=== WHAT YOU HAVE TO DO ===
Report the number of lines in these entries that contain "https". Write only the number.

=== RECORDS SHOWN ===
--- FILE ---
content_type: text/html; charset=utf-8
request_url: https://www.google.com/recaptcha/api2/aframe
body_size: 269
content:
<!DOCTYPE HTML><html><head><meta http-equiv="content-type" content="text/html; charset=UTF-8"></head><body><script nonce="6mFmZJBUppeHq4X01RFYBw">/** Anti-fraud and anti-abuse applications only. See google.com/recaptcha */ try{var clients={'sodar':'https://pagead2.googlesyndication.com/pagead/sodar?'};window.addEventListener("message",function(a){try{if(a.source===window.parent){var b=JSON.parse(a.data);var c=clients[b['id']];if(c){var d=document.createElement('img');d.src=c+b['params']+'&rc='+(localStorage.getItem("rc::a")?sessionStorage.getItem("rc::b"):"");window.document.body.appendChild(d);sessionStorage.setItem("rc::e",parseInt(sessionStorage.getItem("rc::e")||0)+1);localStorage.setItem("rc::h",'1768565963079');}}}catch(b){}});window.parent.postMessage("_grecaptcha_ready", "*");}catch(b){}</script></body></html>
---
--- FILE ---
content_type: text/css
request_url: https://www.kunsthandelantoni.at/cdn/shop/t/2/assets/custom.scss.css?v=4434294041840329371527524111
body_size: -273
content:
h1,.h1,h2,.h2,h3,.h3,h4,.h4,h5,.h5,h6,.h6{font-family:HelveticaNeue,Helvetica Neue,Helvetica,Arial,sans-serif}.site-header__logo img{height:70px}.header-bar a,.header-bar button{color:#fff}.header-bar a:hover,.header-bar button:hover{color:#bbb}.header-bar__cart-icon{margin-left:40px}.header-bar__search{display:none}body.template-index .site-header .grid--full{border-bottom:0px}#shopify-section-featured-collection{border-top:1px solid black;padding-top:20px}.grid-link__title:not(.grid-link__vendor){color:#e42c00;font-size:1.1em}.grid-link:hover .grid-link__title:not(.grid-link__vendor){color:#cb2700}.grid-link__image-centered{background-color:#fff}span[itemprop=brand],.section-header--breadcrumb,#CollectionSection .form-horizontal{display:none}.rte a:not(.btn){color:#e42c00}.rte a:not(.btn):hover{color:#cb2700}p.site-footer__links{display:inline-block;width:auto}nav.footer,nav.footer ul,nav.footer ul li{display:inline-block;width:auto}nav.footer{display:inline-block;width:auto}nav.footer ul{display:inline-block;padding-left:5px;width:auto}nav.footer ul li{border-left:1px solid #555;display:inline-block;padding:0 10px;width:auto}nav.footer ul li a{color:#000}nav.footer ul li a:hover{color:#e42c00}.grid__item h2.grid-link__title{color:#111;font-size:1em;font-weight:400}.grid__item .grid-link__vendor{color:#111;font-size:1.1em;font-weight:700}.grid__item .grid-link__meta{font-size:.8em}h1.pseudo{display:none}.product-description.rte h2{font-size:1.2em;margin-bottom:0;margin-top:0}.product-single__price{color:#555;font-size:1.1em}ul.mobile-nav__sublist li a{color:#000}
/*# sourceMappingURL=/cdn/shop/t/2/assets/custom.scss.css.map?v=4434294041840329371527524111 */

=== RESPONSE BOX ===
3